# Helicopters over London



## Seawitch (Jul 9, 2009)

Hi All
This past few years seeing military helicopters, often Chinooks or super pumas in pairs over east London isn't unusual, I have wondered where they are from though.
Today (15 minutes ago!) however a fleet of about a dozen different military helicopters went over, the picture here is the best I could get given the lack of warning, so quite a lot of them escaped me.....does anybody know what was going on?


----------



## DerAdlerIstGelandet (Jul 9, 2009)

A very loose formation. Seems to be made up of Sea King's and Lynx's.


----------



## Waynos (Jul 9, 2009)

Apparently the Torchwood team have been spotted in the capital and with negitiations with the 456 being at a delicate stage we need to find them.






Sorry, don't know really lol.
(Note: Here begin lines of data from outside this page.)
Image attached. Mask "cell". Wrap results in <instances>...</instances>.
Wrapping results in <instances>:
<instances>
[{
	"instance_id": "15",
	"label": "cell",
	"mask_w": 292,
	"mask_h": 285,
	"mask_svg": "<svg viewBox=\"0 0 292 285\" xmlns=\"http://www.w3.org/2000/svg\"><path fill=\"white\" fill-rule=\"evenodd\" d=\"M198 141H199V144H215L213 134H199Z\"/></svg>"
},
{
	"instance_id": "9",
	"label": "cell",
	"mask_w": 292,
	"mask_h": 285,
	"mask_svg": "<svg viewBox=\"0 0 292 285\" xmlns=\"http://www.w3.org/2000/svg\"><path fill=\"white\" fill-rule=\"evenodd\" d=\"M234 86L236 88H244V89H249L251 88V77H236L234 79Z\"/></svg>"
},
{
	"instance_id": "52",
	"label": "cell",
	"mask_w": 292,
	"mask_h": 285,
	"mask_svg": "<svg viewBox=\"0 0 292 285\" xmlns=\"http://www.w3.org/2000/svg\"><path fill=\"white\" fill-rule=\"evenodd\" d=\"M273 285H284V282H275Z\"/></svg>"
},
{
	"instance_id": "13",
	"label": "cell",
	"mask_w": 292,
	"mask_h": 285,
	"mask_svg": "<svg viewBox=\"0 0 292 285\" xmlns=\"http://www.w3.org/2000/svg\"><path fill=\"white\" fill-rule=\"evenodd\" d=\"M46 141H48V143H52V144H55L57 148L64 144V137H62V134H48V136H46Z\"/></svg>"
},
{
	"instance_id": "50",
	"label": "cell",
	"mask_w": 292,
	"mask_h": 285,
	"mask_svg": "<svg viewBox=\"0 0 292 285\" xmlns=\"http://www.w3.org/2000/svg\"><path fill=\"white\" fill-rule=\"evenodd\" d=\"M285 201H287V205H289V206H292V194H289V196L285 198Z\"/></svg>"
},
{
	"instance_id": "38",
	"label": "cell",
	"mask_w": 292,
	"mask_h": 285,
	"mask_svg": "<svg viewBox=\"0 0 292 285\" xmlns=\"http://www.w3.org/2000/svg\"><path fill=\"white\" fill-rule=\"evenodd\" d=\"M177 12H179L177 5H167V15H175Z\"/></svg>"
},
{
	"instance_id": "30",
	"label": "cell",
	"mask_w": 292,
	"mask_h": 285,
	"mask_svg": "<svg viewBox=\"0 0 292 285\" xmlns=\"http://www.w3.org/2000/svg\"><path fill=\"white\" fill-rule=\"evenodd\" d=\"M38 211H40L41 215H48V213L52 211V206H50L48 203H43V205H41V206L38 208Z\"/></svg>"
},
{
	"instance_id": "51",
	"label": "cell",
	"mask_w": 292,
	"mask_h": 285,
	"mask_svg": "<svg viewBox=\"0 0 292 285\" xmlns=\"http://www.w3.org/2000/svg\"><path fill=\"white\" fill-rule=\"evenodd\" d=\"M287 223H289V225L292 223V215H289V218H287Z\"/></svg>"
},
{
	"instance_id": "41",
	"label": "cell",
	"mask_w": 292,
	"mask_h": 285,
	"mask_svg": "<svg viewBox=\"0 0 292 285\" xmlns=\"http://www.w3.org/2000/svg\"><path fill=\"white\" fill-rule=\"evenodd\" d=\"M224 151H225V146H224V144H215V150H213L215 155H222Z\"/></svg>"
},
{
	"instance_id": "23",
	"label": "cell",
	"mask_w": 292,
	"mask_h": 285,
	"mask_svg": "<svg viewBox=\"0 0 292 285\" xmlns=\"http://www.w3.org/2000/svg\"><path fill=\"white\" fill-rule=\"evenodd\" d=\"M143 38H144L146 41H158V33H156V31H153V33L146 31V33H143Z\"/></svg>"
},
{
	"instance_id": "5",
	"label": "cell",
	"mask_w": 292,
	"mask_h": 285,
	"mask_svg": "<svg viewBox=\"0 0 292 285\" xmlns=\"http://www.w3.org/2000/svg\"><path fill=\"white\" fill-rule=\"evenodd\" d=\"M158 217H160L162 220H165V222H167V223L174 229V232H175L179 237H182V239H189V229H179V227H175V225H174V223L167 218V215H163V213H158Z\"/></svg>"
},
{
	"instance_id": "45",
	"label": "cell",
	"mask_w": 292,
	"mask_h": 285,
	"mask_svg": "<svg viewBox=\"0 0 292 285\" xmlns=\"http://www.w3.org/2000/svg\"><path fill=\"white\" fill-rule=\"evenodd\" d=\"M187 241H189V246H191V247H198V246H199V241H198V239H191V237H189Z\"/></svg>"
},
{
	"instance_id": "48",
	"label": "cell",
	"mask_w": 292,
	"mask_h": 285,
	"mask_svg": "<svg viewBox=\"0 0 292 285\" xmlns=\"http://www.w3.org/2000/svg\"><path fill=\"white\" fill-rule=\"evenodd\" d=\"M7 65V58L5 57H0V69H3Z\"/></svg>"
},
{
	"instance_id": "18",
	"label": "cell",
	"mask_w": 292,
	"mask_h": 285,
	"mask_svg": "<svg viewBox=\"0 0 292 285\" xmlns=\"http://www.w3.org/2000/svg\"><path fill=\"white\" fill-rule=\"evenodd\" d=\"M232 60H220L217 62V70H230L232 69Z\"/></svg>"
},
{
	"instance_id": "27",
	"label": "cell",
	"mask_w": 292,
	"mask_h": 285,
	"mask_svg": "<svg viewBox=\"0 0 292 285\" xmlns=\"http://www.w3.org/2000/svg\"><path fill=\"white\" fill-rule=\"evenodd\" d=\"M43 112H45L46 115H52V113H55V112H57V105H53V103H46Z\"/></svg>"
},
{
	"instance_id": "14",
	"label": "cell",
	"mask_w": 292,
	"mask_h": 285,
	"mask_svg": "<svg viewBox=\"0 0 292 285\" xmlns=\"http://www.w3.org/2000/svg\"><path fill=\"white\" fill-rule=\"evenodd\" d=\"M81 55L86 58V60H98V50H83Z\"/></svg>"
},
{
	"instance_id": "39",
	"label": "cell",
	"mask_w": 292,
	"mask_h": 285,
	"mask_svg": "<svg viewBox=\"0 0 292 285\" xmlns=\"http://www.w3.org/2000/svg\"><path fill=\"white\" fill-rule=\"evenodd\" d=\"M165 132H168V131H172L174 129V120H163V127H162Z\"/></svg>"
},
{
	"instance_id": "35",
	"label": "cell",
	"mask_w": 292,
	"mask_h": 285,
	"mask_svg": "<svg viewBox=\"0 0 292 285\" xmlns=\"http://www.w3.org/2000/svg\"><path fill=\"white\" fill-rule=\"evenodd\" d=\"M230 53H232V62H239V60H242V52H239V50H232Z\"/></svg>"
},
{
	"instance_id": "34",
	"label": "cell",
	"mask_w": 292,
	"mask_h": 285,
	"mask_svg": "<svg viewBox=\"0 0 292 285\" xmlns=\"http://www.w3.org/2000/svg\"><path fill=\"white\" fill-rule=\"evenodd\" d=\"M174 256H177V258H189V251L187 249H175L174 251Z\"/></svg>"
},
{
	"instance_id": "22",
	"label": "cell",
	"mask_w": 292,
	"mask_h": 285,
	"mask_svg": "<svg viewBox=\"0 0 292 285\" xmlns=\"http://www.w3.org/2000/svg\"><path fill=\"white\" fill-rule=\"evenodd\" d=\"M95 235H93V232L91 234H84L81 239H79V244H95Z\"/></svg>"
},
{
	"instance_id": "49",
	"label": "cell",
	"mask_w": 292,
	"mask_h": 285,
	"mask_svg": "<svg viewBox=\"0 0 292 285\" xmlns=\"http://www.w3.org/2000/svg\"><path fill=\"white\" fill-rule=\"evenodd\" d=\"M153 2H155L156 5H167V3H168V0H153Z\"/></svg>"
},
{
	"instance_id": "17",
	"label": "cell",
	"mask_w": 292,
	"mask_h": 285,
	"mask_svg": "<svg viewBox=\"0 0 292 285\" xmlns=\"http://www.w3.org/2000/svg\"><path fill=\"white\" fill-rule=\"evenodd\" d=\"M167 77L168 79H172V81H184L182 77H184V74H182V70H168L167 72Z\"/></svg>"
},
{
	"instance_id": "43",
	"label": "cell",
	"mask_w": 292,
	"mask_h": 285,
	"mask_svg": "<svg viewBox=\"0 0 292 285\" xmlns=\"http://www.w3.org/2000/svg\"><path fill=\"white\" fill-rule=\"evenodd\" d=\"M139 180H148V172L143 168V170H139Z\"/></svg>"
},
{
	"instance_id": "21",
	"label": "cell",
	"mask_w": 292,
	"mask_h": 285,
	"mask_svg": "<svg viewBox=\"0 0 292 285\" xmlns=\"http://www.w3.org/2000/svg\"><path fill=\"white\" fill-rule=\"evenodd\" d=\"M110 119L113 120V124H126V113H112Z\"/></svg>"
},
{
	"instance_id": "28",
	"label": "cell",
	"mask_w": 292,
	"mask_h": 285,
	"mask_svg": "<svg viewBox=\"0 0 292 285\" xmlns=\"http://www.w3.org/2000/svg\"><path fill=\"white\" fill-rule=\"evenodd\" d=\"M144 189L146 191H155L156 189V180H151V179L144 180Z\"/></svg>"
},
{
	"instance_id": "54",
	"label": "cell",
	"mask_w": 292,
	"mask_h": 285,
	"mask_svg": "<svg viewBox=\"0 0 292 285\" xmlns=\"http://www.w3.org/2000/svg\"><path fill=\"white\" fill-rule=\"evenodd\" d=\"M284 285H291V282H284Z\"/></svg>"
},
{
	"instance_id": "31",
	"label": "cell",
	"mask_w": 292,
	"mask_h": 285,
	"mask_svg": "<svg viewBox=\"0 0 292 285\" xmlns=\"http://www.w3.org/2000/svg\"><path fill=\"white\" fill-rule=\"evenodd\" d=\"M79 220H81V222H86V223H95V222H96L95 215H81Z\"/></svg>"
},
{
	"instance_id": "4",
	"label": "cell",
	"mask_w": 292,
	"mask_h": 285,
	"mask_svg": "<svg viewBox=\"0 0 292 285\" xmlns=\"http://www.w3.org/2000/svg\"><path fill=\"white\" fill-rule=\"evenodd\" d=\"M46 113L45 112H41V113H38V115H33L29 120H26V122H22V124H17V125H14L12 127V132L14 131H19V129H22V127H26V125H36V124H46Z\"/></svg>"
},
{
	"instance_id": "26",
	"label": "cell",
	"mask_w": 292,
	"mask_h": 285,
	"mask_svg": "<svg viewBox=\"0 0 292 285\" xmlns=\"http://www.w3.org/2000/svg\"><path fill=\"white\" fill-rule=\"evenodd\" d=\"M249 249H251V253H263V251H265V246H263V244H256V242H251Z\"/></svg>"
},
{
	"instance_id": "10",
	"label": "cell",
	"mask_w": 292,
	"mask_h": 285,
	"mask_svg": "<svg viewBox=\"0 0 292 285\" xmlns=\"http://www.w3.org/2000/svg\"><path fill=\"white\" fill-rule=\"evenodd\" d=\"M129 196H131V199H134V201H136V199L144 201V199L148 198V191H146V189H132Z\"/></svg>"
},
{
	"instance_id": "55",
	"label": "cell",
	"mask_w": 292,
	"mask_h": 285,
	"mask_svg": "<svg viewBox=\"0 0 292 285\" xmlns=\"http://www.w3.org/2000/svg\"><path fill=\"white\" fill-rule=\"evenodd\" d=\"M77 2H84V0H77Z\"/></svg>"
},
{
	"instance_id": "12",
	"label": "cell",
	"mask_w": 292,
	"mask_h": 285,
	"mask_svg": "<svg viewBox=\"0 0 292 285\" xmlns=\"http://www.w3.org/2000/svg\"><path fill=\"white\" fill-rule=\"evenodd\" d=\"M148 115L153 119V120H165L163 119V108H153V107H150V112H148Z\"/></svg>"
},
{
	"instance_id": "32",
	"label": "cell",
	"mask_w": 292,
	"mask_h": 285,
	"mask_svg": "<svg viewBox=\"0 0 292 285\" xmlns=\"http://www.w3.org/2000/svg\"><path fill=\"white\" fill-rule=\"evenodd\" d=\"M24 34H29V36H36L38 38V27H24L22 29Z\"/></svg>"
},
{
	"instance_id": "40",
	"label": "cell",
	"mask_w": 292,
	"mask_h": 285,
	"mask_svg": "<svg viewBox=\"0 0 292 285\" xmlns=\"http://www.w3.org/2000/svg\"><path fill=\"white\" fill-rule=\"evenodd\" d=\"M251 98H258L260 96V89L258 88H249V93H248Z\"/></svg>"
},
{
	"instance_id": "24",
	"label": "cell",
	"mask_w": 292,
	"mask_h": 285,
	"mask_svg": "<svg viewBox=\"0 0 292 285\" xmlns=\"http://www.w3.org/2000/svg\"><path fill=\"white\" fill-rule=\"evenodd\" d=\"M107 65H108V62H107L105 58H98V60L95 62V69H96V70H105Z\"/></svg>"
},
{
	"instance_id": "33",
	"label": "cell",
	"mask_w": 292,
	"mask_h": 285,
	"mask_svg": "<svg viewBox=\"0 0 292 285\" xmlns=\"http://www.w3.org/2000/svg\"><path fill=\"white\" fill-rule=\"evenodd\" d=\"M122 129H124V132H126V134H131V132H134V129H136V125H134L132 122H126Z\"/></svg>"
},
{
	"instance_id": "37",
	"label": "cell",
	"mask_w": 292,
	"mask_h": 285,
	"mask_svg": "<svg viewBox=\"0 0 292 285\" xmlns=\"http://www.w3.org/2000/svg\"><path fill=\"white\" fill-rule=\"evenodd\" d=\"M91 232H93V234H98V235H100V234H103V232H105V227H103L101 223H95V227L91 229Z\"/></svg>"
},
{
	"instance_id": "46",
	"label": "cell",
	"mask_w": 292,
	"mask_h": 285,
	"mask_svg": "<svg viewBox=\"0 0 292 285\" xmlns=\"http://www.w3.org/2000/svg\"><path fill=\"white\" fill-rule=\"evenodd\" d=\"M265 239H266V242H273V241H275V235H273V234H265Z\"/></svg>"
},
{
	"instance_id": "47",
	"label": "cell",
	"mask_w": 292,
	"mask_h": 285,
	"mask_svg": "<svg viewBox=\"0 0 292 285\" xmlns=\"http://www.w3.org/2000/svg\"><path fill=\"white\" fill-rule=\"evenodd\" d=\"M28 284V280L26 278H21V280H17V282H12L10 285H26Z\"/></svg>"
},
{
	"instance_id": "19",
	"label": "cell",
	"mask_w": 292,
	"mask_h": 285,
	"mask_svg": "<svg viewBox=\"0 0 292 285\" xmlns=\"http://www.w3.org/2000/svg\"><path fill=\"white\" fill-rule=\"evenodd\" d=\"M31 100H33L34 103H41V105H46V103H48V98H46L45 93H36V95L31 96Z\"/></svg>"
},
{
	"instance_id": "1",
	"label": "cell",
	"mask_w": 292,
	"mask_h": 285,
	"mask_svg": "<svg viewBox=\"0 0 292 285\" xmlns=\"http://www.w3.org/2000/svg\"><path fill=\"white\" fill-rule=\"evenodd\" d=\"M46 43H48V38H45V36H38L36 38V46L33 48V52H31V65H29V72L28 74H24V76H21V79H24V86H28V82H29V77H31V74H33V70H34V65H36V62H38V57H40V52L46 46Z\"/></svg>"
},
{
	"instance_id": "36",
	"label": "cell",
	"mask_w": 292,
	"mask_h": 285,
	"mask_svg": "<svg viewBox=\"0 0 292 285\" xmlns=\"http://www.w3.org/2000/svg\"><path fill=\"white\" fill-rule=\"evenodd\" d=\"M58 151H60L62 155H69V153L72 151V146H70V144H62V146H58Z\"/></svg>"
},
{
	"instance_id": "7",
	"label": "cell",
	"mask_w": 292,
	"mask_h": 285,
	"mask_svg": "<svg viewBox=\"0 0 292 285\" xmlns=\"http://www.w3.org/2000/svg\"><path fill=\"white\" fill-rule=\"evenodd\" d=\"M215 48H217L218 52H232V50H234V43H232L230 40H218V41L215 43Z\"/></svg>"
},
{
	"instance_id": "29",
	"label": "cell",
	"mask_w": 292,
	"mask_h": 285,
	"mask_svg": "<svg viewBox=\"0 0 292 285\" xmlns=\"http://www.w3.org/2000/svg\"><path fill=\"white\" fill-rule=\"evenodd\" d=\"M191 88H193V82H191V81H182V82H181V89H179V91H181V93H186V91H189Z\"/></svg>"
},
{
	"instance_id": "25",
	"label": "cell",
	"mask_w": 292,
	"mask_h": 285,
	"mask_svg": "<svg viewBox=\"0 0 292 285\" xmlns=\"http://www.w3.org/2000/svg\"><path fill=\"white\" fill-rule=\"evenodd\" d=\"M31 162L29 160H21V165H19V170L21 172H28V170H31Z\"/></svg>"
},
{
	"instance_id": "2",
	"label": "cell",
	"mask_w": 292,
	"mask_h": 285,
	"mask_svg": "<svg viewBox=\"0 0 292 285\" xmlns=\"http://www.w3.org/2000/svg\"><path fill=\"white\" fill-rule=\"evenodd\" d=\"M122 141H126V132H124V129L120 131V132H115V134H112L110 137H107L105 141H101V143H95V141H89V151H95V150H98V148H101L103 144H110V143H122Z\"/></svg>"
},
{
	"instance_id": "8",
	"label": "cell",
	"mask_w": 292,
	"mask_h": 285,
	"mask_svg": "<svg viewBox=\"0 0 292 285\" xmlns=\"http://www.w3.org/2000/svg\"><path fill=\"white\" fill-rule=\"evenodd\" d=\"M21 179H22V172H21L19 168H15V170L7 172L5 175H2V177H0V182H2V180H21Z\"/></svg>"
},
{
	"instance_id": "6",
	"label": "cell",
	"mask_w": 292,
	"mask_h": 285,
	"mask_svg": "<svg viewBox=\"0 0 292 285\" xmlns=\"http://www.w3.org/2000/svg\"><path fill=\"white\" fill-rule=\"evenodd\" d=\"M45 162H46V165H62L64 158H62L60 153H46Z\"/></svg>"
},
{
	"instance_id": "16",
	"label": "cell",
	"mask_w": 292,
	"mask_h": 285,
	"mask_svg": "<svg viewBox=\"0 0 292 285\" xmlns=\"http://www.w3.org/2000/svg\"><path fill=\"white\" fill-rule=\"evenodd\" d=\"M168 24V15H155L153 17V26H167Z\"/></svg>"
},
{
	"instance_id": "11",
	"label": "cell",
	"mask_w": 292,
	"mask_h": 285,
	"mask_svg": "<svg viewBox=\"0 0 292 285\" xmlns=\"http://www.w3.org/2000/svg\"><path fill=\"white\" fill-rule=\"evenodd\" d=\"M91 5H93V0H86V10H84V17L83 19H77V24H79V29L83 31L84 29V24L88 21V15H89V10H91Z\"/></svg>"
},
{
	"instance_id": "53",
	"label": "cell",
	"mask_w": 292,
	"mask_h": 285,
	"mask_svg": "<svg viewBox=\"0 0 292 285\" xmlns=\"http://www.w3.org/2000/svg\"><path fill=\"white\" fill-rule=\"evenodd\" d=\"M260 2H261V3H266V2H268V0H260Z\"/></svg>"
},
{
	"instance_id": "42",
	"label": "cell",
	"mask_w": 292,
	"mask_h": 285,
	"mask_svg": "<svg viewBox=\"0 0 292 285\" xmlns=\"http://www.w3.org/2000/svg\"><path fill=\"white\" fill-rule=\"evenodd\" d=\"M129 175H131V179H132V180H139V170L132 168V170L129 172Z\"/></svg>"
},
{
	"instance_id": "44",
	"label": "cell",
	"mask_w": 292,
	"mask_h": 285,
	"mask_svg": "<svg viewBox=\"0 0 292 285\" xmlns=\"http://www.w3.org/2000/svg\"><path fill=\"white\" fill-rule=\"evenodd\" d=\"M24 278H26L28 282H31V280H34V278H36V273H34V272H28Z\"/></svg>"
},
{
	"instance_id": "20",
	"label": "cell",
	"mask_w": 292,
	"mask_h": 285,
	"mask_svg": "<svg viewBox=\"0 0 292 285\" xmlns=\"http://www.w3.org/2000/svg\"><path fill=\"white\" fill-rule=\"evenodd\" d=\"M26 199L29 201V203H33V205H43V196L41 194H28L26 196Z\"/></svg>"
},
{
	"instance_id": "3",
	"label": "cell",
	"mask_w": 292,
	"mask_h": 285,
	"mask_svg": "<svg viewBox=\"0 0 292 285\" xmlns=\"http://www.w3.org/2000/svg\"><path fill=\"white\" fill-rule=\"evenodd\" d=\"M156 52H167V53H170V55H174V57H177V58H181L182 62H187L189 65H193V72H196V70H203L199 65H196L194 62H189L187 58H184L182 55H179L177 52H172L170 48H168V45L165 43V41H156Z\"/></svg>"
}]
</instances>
But isn't BBC1 ace this week


----------



## Seawitch (Jul 9, 2009)

[email protected]  Iwas watching it too, but I didn't think it would draw more choppers than the Tower of London had!
Crewchief....there was a few Super Puma's ahead of them, I never got to the camera as quick as i really needed to.....I was wondering if there was an event or flap on!


----------



## Airframes (Jul 9, 2009)

Could be something to do with the FAA celebrations, 100 years of navy flying?


----------